• [WHAT IS REQUIRED] Please copy the data below exactly; none of the pictures in it belong in the copy.

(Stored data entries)
Content starts

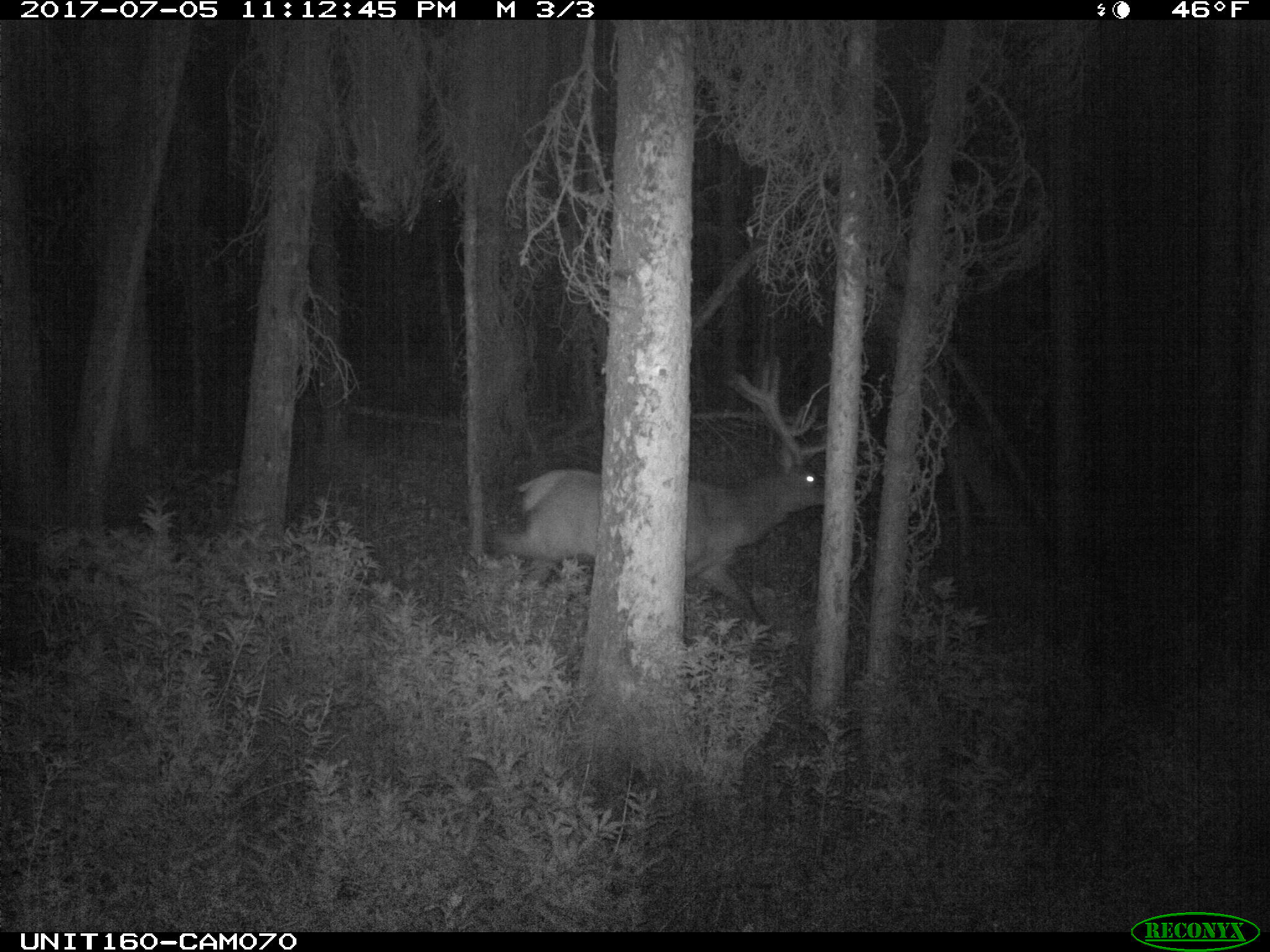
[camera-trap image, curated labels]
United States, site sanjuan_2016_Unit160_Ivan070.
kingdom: Animalia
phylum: Chordata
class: Mammalia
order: Artiodactyla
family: Cervidae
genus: Cervus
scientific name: Cervus elaphus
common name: red deer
Cervus elaphus (red deer).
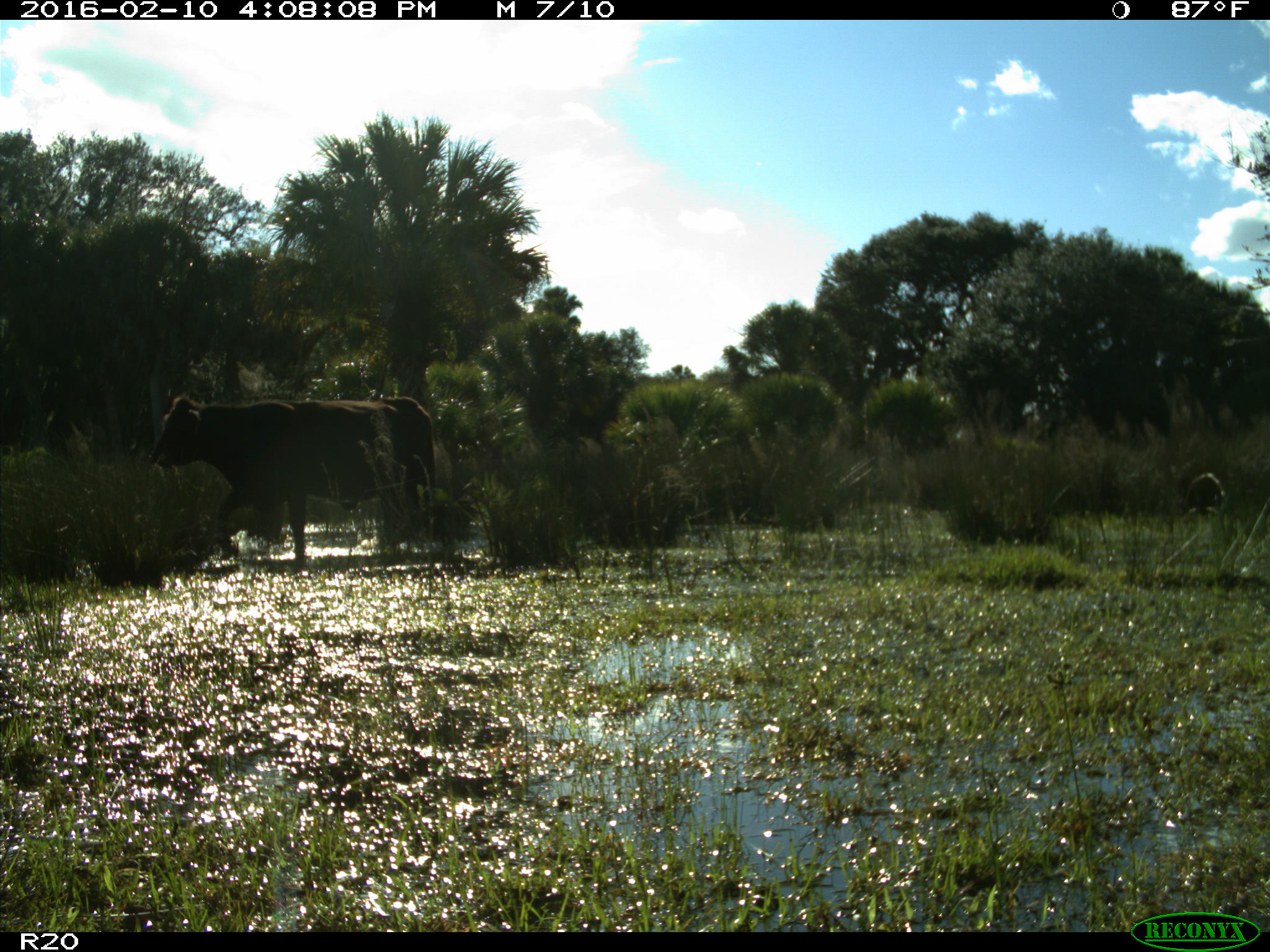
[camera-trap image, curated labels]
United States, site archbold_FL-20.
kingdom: Animalia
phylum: Chordata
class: Mammalia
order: Artiodactyla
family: Bovidae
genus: Bos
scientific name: Bos taurus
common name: domestic cow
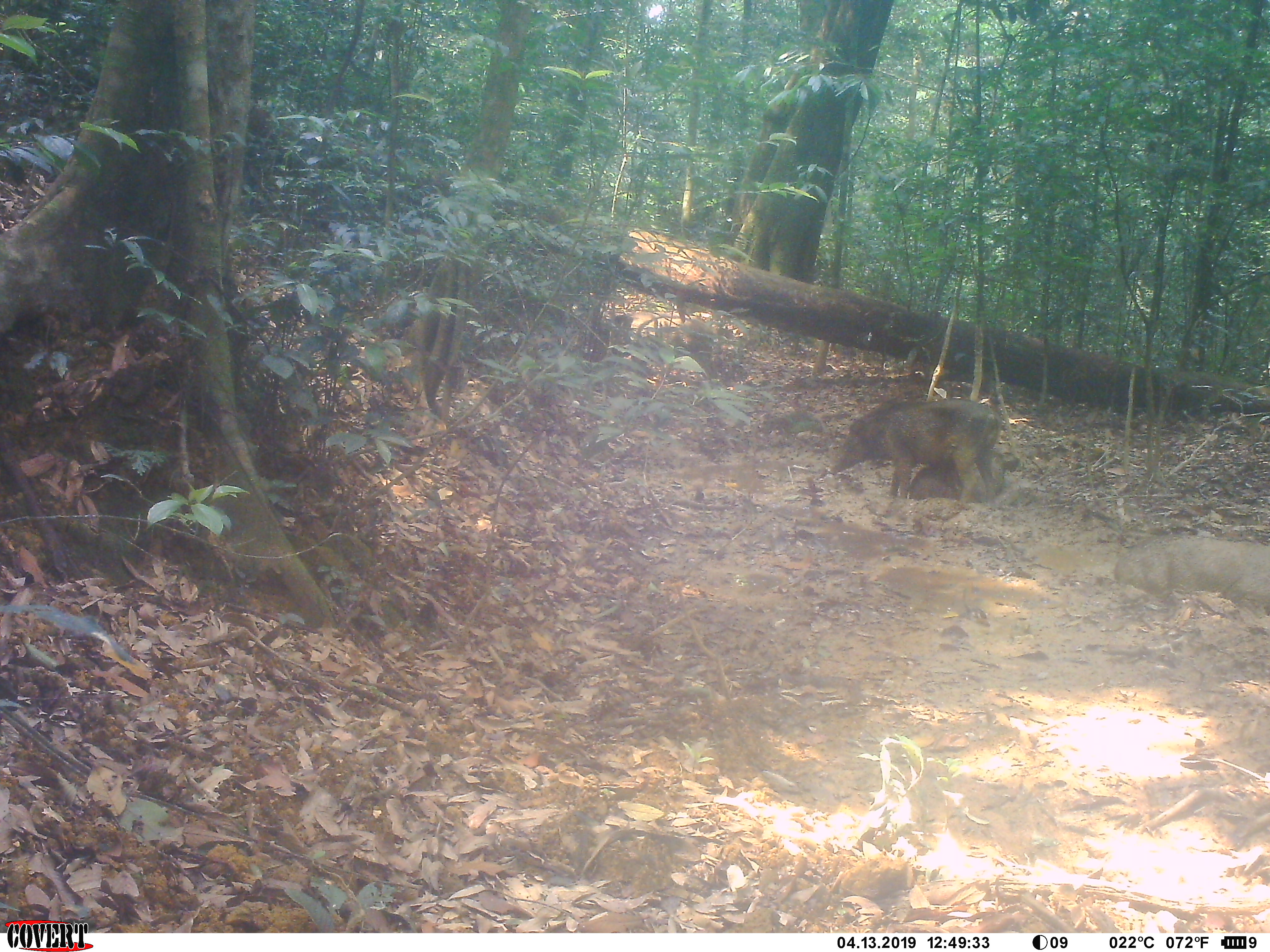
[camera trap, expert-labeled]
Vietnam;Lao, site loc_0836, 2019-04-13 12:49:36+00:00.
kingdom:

Content ends

• [EXERCISE OUTPUT]
[camera-trap image, curated labels]
United States, site sanjuan_2016_Unit160_Ivan070.
kingdom: Animalia
phylum: Chordata
class: Mammalia
order: Artiodactyla
family: Cervidae
genus: Cervus
scientific name: Cervus elaphus
common name: red deer
Cervus elaphus (red deer).
[camera-trap image, curated labels]
United States, site archbold_FL-20.
kingdom: Animalia
phylum: Chordata
class: Mammalia
order: Artiodactyla
family: Bovidae
genus: Bos
scientific name: Bos taurus
common name: domestic cow
[camera trap, expert-labeled]
Vietnam;Lao, site loc_0836, 2019-04-13 12:49:36+00:00.
kingdom:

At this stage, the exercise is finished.